Vingt-sept ans plus tard, c’est au tour du cinéma français de s’inviter en Grèce, et plus précisément Luc Besson avec son film Le Grand Bleu (1988). Un film qui nous emmène tout autour de la Méditerranée, et notamment le long des côtes des îles de Ios et d’Amorgos, et dans la baie de Kalotaritissa, et qui inaugure la collaboration entre le cinéaste et l’un de ses acteurs fétiches, Jean Reno, révélé par cette œuvre audiovisuelle impressionnante.

Au début des années 2000, l’attrait de la région se fait à nouveau sentir auprès d’Hollywood. Matt Damon et le réalisateur Doug Liman prennent leurs quartiers sur l’île de Mykonos pour le tournage de la scène finale de La Mémoire dans la peau (2002). Le quartier de la petite Venise y est aisément reconnaissable. N’hésitez pas à marcher sur les traces de l’acteur américain, mais évitez les acrobaties en scooter qu’il pratique dans ce thriller d’espionnage, vous pourriez ne pas en ressortir indemne.

Par contre, rien ne vous empêche de vous rendre dans les Sporades et de chanter à tue-tête les tubes de Mamma Mia !, comédie musicale culte de 2008 avec rien de moins que Meryl Streep, Amanda Seyfried, Pierce Brosnan, Colin Firth ou encore Stellan Skarsgård au casting. Si le film n’a aucuns secrets pour vous, sachez que son tournage a principalement eu lieu sur les îles de Skópelos et de Skhiatos.
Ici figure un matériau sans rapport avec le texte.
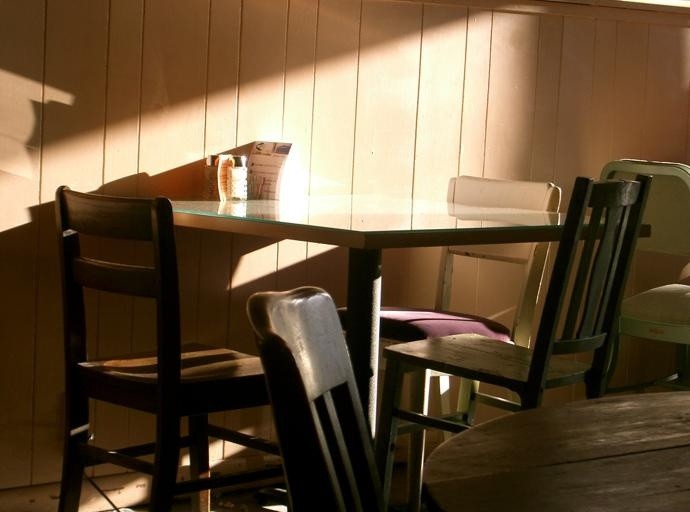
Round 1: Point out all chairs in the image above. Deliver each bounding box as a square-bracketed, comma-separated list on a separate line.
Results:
[246, 286, 394, 510]
[598, 160, 689, 284]
[618, 283, 689, 346]
[378, 175, 651, 498]
[54, 186, 290, 511]
[341, 175, 561, 439]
La fameuse chapelle où est censé être célébré le mariage iconique existe réellement : il s’agit de la chapelle Agios Ioannis, mais dont l’escalier d’accès risque de vous faire pâlir avant même l’ascension. Attention par ailleurs : depuis la sortie du film, les îles sont devenues des destinations très touristiques. Si vous souhaitez vous y rendre, pensez à réserver bien à l’avance votre « Mamma Mia Experience ». Ou peut-être préférez-vous éviter les foules, et simplement revivre le film depuis votre chambre d’hôtel, loin des flux de fans.

On vous le disait, Richard Linklater (réalisateur de Boyhood, mais aussi de bien d’autres pépites du cinéma indépendant américain) s’est entiché de la Grèce. Et c’est là qu’il tourne une bonne partie de Before Midnight (2013), troisième volet de sa trilogie initiée avec Before Sunrise (1995) et Before Sunset (2004). Une expérience cinématographique impressionnante, puisqu’elle met en scène Ethan Hawke et Julie Delpy à trois époques de leur vie différentes, incarnant les mêmes personnages. C’est toutefois du côté de Pylos que vous pourrez retrouver les décors de ce film, que l’on ne peut que vous recommander parmi les films tournés dans les paysages sublimes de la Grèce d’aujourd’hui.

Dernière étape de notre périple cinématographique, le tout récent Les Cyclades du réalisateur français Marc Fitoussi (2022). Une escapade en trio portée par Laure Calamy, Olivia Côte et Kristin Scott Thomas, le film parfait pour vous emporter sur le chemin des vacances, sur les côtes de l’éternel paradis d’Amorgos.

Où voir du cinéma dans les îles grecques ?

Si les multiplexes se cantonnent aux grandes îles, vous pourrez néanmoins retrouver des écrans sur la plupart des îles de la région, de Mikonos à Paros en passant par Amorgos et bien d’autres. Sur l’île de Patmos, le Aegean International Film Festival vous donne rendez-vous chaque année au mois de juillet, tout en se déclinant également en version itinérante au travers de la mer Égée. Et que serait les vacances d’un cinéphile en Grèce sans les nombreux cinémas en plein air qui fleurissent sur les îles pendant l’été ? Sur Paros, rendez-vous au Cine Enastron, qui prend ses quartiers dans le Parc principal de Naoussa. Sur Santorin, le Cine Kamari prend place dans le village du même nom, un lieu paradisiaque où l’on vous offrira même une petite couverture pour survivre aux nuits les plus fraîches de la saison. Selon l’île où vous séjournez, renseignez-vous ! Le cinéma se déguste en Grèce été comme hiver, dès que le soleil est couché.